Pass / fail decision

Skill Creator v1.0.0 passes acceptance testing when:

  1. All 7 test scenarios pass structural checks (output skills validate against the frontmatter schema; required sections present).
  2. All 7 test scenarios pass calibration evaluation — output skills follow the Skill-Authoring Guide conventions.
  3. Both refusal scenarios trigger documented refusal behavior.
  4. Cross-cutting verification passes on every scenario.

Reviewer notes

Skill Creator is the most procedurally-distinct of the M1 starter skills — it produces other skills as output rather than producing analysis of documents. The reviewing process is similarly distinct:

  • The reviewer evaluates the output skills against the Skill-Authoring Guide conventions (rather than against substantive legal correctness — that depends on the input scenario).
  • The reviewer verifies the conversation flow is calibrated — that Skill Creator asks operationally-useful questions, applies sensible defaults, and refuses out-of-scope.
  • The reviewer verifies the output frontmatter validates and the output body follows the standard structure.

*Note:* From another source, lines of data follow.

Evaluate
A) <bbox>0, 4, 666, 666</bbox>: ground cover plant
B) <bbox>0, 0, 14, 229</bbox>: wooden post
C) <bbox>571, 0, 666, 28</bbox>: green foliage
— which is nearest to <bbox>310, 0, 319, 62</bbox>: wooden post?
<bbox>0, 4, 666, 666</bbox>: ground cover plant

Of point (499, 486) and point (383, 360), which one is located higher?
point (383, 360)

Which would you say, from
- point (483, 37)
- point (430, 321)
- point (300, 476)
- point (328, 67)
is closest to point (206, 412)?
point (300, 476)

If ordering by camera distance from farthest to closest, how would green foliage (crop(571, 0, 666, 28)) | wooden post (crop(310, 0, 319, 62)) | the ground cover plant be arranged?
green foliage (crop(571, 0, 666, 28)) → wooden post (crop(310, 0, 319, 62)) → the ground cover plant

Specific competencies for the reviewer:

  • Familiarity with the Skill-Authoring Guide and the conventions established by M1 starter skills.
  • Ability to recognize when an output skill is well-formed vs. when it would need significant rework before merge.
  • Recognition of the conservative-posture conventions and whether output skills inherit them.

Calibration assessment is documented in test-results/skill-creator-v1.0.0/calibration-assessment.md. The output skills produced during testing are stored in test-results/skill-creator-v1.0.0/generated-skills/ for the reviewer to inspect.